In our company, you must respect every single person for who they are, what they are and what they stand for. It’s just common sense. People are people. We love people for who they are, so we try and bring that across.  

Tell us more about your organisation’s commitment to socio-economic development and why this is so important? 

We’ve created a trust where a portion of the company is owned by our black employees – in the context of South Africa that includes people of Indian origin, black and mixed race – so a total of 30% of the profits will go through to the trust, to previously disadvantaged communities.  

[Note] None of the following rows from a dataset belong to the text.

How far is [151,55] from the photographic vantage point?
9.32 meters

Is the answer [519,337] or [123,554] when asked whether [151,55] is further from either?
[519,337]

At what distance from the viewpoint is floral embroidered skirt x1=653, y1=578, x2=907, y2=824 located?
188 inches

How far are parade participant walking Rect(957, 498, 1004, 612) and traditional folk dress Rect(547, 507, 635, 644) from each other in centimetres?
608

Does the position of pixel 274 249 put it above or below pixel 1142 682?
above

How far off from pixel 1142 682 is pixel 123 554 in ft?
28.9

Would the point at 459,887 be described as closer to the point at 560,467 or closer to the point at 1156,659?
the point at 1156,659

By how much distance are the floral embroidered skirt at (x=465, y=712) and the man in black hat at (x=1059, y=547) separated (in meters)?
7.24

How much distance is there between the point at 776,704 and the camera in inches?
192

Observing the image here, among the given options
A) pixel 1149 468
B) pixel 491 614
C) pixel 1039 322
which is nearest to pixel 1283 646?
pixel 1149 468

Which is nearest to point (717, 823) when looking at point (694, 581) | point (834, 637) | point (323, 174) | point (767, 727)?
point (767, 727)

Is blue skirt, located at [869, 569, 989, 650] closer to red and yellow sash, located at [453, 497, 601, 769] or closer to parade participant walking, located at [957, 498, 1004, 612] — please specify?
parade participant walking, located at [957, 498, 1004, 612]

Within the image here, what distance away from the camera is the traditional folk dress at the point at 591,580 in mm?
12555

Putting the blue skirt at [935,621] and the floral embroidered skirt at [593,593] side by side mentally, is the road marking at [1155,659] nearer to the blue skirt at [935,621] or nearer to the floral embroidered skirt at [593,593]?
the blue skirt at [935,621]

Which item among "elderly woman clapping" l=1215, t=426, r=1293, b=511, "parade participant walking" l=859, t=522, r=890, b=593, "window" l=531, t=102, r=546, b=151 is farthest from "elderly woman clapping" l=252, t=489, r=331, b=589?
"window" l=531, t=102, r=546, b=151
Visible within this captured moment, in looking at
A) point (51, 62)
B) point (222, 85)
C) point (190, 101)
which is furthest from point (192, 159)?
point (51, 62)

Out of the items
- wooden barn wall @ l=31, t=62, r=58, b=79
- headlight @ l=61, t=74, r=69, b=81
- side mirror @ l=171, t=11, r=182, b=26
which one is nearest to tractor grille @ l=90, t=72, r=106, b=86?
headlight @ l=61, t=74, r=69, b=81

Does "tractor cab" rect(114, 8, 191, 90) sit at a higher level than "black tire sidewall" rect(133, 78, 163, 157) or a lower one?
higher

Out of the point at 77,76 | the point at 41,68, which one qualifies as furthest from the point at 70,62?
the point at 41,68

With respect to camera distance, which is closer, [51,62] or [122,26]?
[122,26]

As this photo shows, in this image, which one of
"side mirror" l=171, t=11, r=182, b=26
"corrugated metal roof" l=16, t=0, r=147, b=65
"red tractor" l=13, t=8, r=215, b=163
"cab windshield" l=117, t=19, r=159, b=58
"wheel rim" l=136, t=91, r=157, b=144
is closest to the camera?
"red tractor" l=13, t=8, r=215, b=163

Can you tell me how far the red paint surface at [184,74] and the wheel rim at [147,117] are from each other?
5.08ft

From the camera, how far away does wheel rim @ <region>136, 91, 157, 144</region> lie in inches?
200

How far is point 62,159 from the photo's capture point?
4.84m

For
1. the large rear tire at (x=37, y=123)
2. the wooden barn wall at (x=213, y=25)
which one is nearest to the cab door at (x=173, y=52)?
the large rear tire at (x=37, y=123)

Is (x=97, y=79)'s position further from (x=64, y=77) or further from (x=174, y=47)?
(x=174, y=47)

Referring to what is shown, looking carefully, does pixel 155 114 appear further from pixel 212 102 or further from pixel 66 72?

We also try, where we can, to help with schools in South African townships. We supported a small primary school, which takes kids and tries to give them a decent education. One of the biggest problems in South Africa is the education system is not effective as we would like it to be, specifically in poorer, impoverished areas.  

From an employment equity policy, we’re striving to become more diverse in our consultants. Right now, we are at about 60% diverse with our consultants. But in total, including leadership and support staff, we are on just over 40% diversity so we are continuing to move towards that.  

We’re not hiring to try and fill quotas. We’re hiring people because they’re good at the job and that’s what we love.  

It’s exceptionally exciting to be able to walk into a room and it doesn’t matter who sits in front of you, you can pick skills from a whole range of diverse groups in South Africa. 

How important is technology to your overall business development strategy? 

Technology is a major player towards our strategy. OIM Consulting is moving towards digitising nearly all its processes and key offerings. We have two exciting projects on the go; one is the gamification of our competency assessments, including Augmented Reality (AR), and the building of our supervisory development platform which is cloud based and will house all our supervisory methodology and IP. We call the system ‘Raeda’, which means ‘coach’ in Latin. 

This year we created an IT department within OIM Consulting whose specific focus is to development the relevant technologies for our business.  

What do the next 12 months have in store for OIM and how do you prepare your forward strategy? 

We are very excited about the next year. We’re looking at partnerships with two global mining companies. We want to take our offerings and methodologies outside of Africa, looking at North America and Australasia.  

We were also approached by a company on the Australian Stock Exchange and the South African Stock Exchange that would like to partner with us on our methodologies for them.  

We are on quite a strong growth trajectory, on the back of mining.  

We are building a supervisory development platform, so automating our whole process.